▶ [What is expected]: Give a count of the lines below that have the string "trap" in them, with no other words.

(Stored items)
○ ○ ○

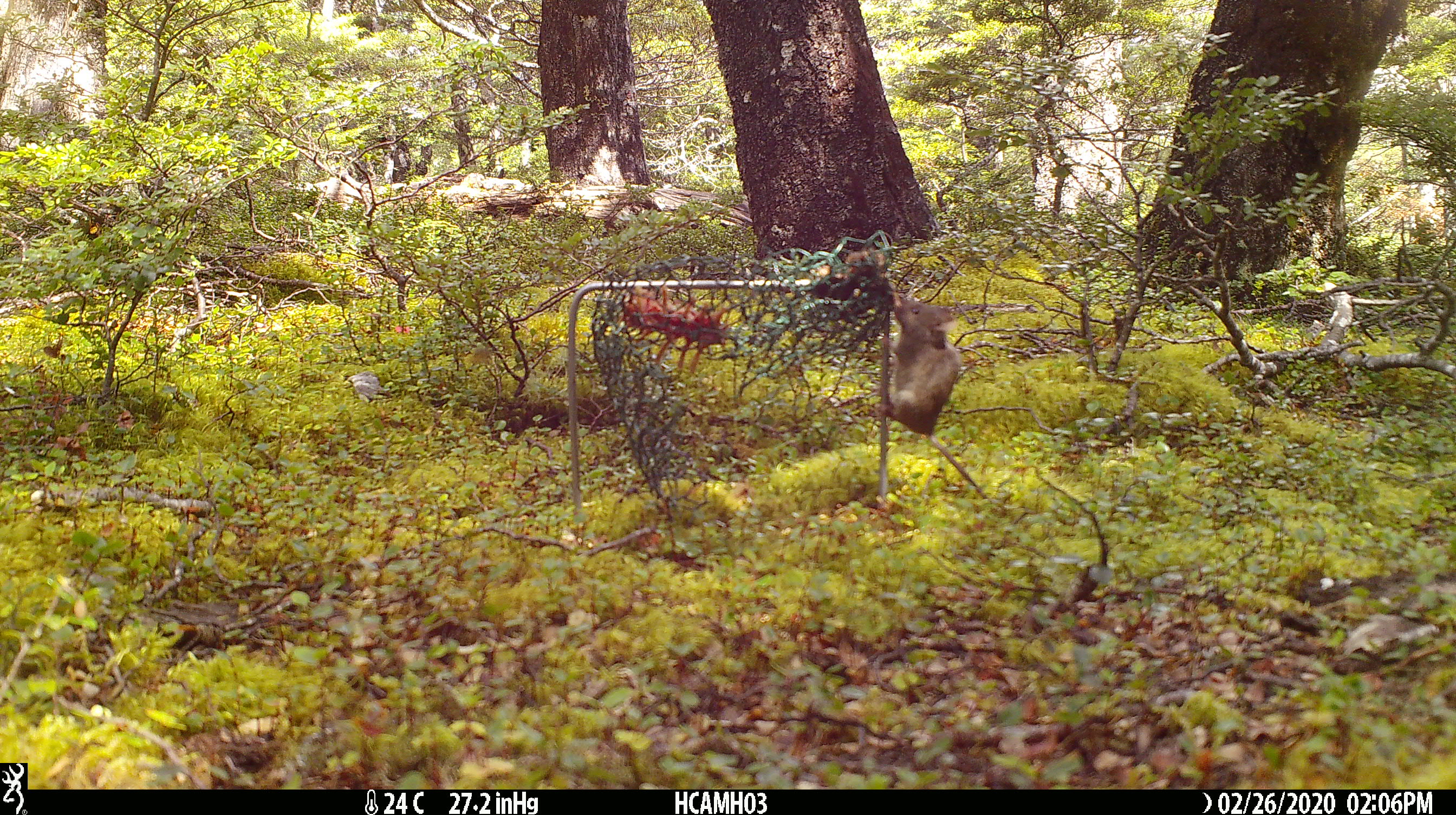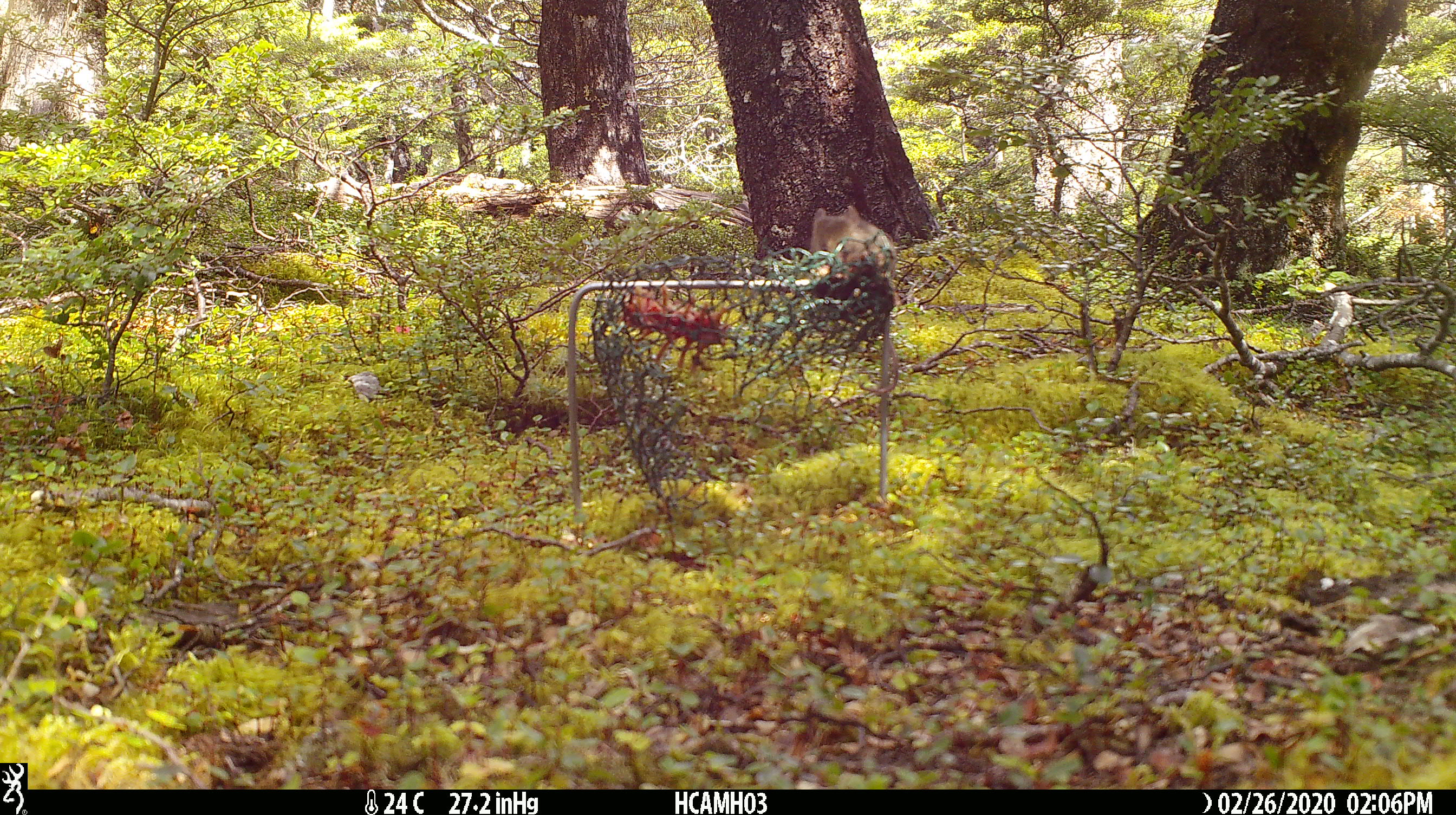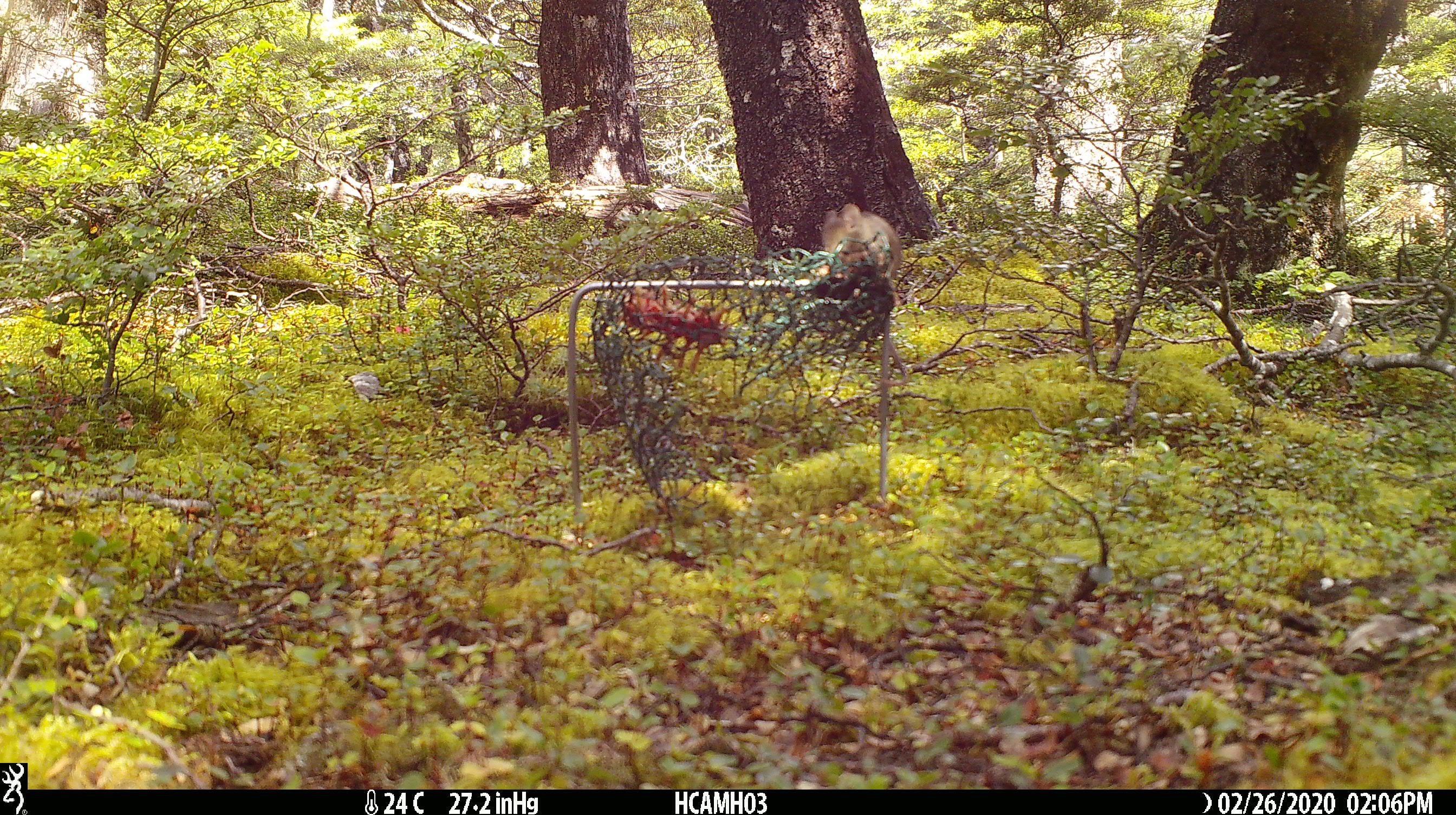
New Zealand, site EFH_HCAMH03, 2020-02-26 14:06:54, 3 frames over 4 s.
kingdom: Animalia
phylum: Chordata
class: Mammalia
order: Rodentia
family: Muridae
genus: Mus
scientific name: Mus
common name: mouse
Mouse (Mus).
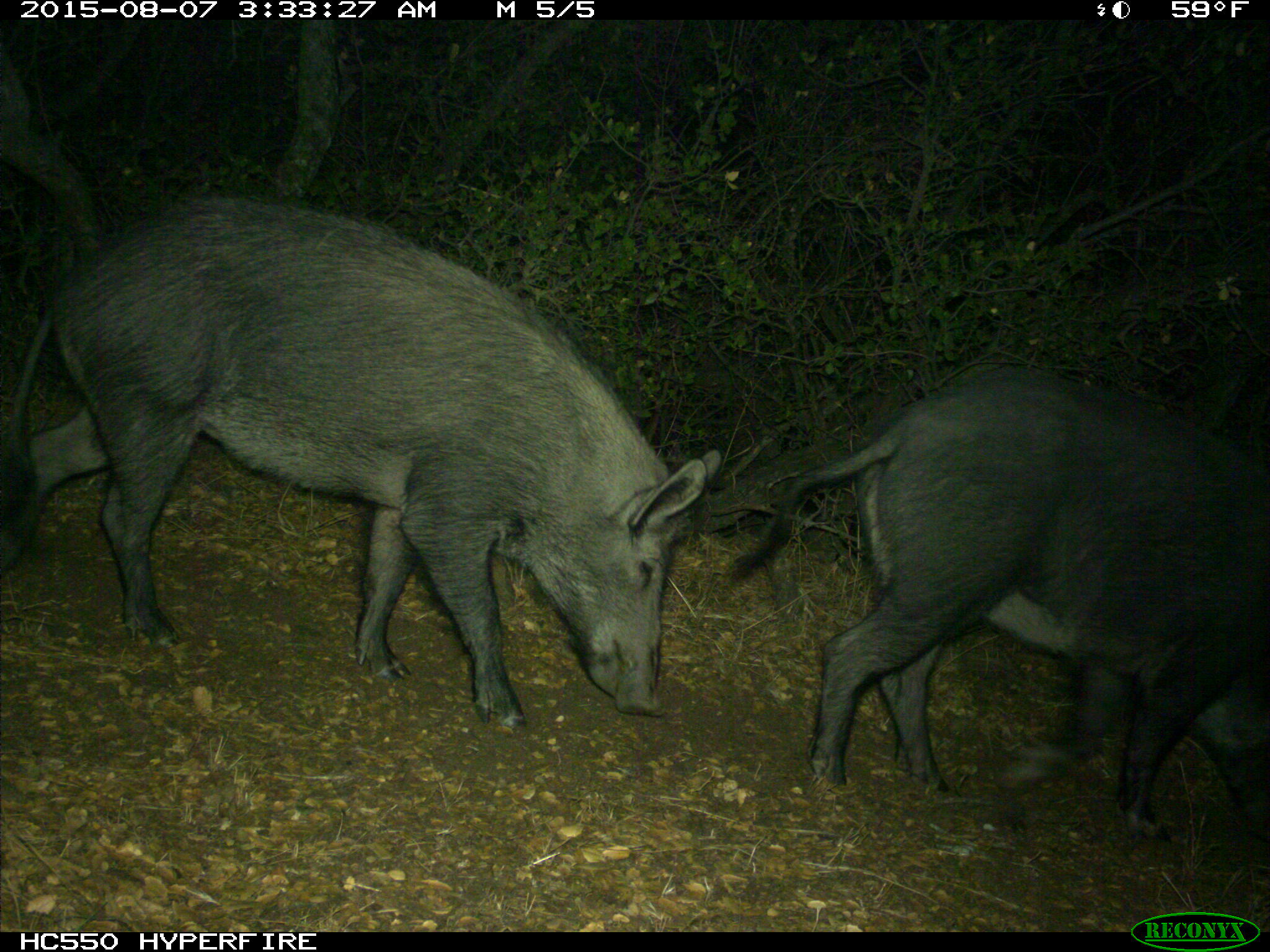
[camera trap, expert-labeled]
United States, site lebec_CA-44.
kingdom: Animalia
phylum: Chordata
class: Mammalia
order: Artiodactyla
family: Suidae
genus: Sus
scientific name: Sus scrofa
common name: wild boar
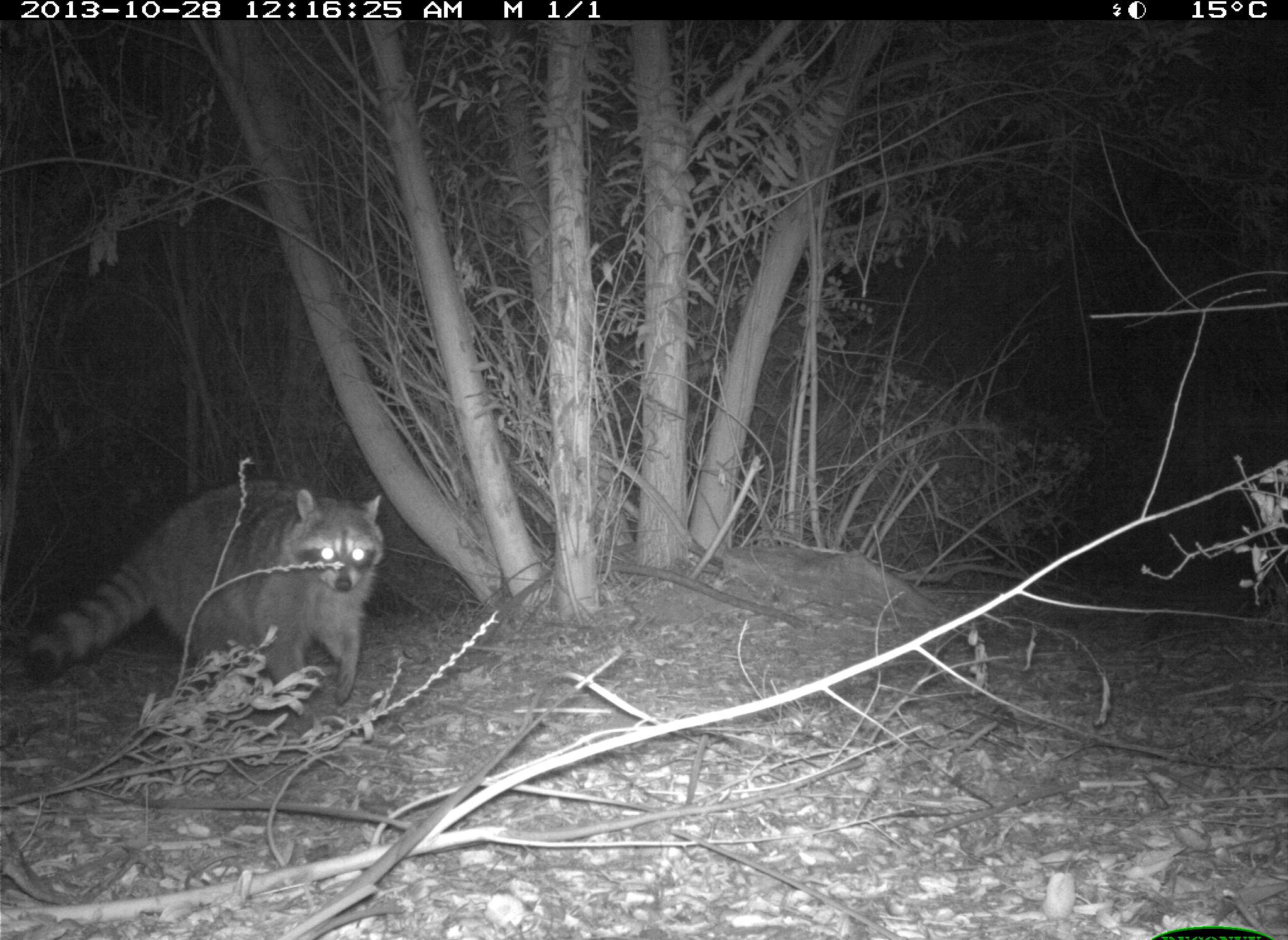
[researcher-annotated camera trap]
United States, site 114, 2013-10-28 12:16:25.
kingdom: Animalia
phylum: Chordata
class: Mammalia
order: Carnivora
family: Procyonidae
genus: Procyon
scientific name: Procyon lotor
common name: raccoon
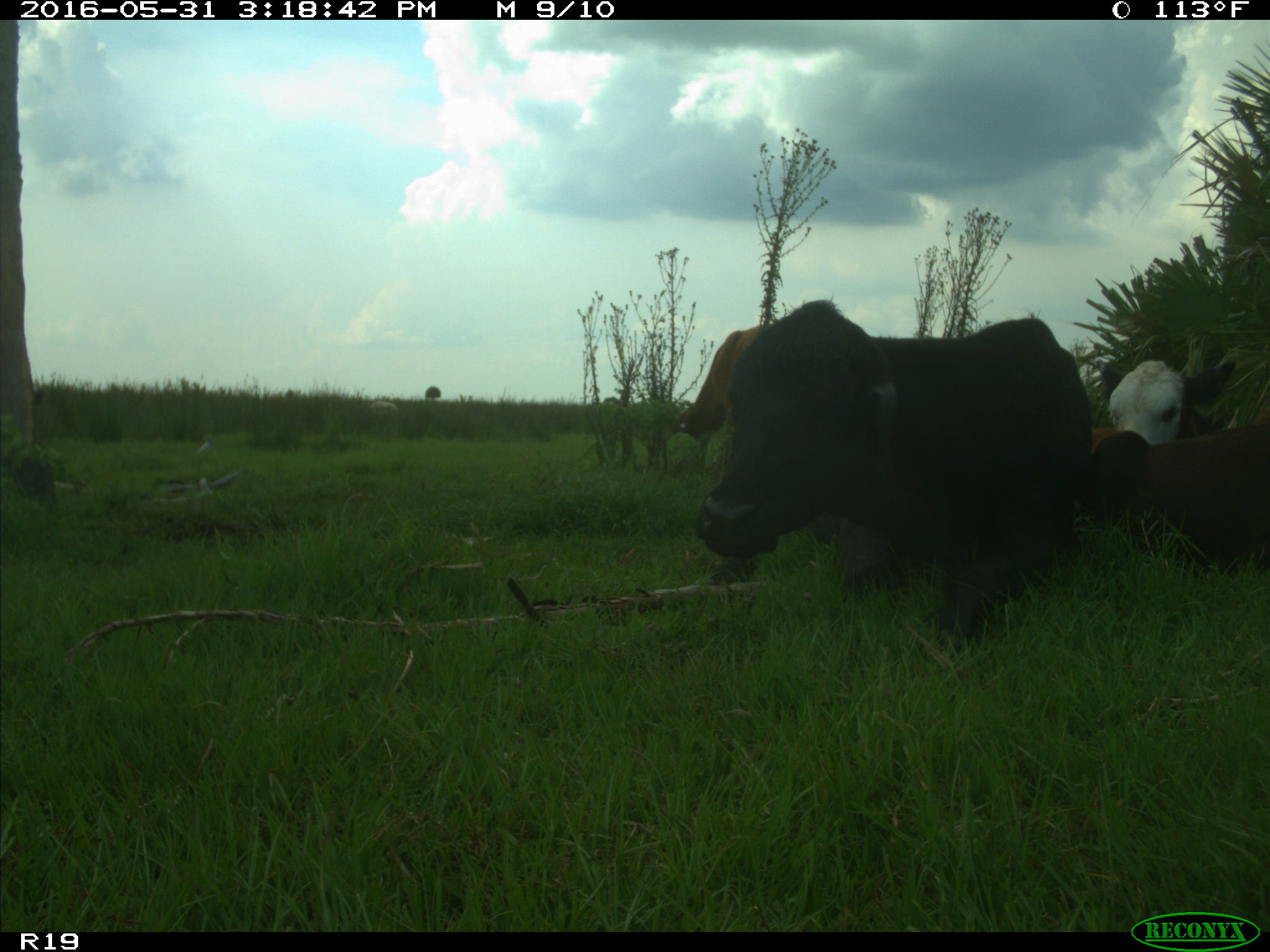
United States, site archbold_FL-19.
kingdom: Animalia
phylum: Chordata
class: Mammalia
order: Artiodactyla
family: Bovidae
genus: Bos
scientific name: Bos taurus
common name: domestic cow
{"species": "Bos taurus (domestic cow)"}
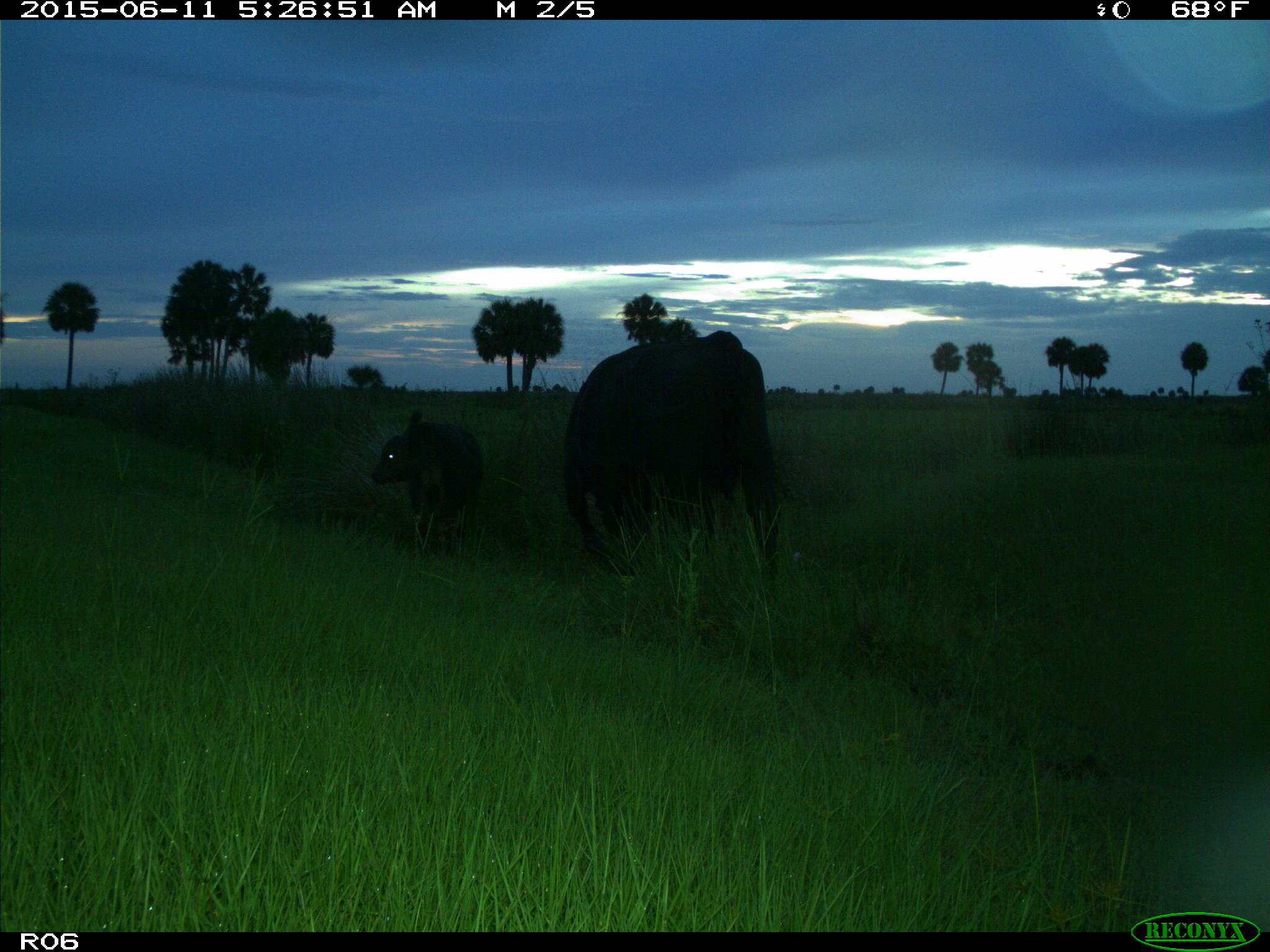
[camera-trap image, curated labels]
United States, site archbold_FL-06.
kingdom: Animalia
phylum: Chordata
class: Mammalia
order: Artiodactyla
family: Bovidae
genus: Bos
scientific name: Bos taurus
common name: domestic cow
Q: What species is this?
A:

○ ○ ○

▶ [Result of the exercise]: 3